Orpheus and Eurydice by Christian Gottlieb Kratzenstein.
Orpheus and Eurydice by Christian Gottlieb Kratzenstein.

One of the gifts Tiffany is given to bring spring is the horn of plenty, or cornucopia, which contains all the bounty of the coming spring. In this story the characters read that Blind Io created the cornucopia from the horn of a magical goat called Almeg. This parallels the original Greek account of Zeus creating the cornucopia from the horn of Amaltheia, the she-goat that nursed and raised him.

As the story presses on, Roland (Tiffany’s friend) must save the real Summer Lady from the underworld. If this sounds familiar to you, then you’re not the only one. When the Nac Mac Feegle (Tiffany’s fairy friends) tell Roland that he must do this, he says that it sounds like Orpheo rescuing Euniphon from the Underworld—a myth he attributes to Ephebe and describes as a love story that’s really about the return of summer. This is a reference to the story of Orpheus journeying to the Underworld to rescue his wife Eurydice. The references to Greek myth pile on when Roland goes to the actual underworld and he gives his fare to the ferryman to cross the river. Though it’s not explicit, it’s fairly easy to guess that this figure is Charon. Roland gives him his legendary fare, but unfortunately does not think far enough ahead to bring fare for a return trip. As if all the underworld references weren’t enough, one of the Nac Mac Feegles comments about them being in "the styx"—a play on "the sticks," a rural setting, and of course the famous river that runs through the underworld. In a final reference to the story of Orpheus, the Feegles advise Roland not to look back when he leaves the underworld—saying that it’s traditional. That tradition came from Hades forbidding Orpheus from looking back until he returned home—unfortunately he did look back and lost his wife yet again.

In all these stories the mythical references play a significant role in the story.

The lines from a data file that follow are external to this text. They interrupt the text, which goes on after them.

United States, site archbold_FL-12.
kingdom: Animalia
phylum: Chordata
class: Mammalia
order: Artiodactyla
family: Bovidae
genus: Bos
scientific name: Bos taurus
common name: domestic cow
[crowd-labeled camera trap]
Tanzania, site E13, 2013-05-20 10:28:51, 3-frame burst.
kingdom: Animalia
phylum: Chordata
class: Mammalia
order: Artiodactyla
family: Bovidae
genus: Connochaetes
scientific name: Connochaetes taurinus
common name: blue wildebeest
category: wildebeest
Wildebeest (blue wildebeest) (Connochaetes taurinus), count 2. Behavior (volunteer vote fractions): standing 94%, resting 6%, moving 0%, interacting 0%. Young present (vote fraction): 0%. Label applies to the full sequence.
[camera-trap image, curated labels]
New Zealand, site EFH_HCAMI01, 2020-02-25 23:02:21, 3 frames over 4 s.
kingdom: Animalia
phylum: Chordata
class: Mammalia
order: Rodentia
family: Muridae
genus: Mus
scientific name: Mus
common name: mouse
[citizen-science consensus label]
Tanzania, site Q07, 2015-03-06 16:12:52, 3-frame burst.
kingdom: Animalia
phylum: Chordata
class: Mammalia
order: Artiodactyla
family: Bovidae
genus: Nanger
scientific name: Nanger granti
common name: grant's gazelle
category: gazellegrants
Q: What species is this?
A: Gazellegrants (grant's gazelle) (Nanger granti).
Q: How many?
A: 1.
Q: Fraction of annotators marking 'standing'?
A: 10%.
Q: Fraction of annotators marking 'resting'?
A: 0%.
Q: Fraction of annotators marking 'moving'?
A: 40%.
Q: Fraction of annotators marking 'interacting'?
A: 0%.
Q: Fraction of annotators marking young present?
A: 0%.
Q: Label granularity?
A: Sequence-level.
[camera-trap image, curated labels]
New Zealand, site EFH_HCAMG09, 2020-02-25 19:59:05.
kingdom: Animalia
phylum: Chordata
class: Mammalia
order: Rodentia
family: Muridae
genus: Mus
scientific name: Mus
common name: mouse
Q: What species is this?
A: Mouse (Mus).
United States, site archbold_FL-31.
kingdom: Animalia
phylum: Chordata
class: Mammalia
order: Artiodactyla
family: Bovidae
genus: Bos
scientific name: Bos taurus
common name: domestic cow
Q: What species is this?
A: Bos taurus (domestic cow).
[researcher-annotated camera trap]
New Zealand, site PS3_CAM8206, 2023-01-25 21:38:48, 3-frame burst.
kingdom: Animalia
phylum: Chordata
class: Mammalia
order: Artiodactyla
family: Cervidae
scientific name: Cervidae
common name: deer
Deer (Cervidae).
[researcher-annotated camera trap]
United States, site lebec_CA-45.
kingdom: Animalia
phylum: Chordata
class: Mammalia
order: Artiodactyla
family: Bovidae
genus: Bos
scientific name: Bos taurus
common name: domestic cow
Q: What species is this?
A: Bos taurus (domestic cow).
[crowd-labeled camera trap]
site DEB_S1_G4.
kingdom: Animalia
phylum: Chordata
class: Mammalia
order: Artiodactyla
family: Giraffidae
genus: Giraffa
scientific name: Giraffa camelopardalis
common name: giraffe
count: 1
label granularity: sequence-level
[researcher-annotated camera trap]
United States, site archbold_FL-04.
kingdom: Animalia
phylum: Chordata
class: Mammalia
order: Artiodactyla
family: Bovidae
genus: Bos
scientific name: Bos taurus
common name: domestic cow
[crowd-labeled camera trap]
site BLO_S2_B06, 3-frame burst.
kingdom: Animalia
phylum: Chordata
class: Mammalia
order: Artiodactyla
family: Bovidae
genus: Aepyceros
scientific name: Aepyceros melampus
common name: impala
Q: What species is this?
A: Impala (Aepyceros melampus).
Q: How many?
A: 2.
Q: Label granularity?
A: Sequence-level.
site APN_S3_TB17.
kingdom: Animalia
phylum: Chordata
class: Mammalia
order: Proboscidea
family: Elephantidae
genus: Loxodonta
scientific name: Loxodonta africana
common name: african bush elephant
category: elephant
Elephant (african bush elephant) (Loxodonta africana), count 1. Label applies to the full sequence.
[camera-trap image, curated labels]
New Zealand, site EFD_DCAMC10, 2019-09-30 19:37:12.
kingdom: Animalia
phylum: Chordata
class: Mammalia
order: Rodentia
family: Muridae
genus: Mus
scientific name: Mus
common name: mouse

Oftentimes the setting is the subject of a change or reversal, or simply a joke in order to inject some sanity into bizarre mythical situations. Oftentimes the references give a reader familiar with them a sense of scale for the activity going on in the story. And even more often the mythical references are there because of a basic tenet of the Discworld series: stories are important. It sounds simple to say it, but on the Disc, it’s more than that. Stories are said to shape people much more than people shape them—for example, Tiffany walked into the story of the seasons and was drawn into a role that wasn’t hers, but that she had to play. Since stories, especially basic ones that tend to crop up frequently in literature, are so important, it makes sense to have references to enduring myths that have impacted writers for hundreds of years. The mix and match of different mythical elements (even from different cultures) into a cohesive storyline is really astounding and something I appreciate having now researched the books and the mythology that they spring from. Working the many (too many, in fact, to all fit in this paper) references to Greek mythology into these stories must have taken a great deal of research and skill and is a credit not only to Terry Pratchett, but to these mythic accounts that can still be explored, subverted and inverted in different ways even after all this time.

References

Powell, BB 2009, Classical Myth, 6th edition, Person Education, Inc, New York, New York.

Pratchett, T 1983, The Color of Magic, HarperTorch, United States of America.

Pratchett, T 1989, Pyramids, HarperTorch, United States of America.

Pratchett, T 1992, Small Gods, HarperTorch, United States of America.

Pratchett, T 2001, The Last Hero, EOS, New York, New York.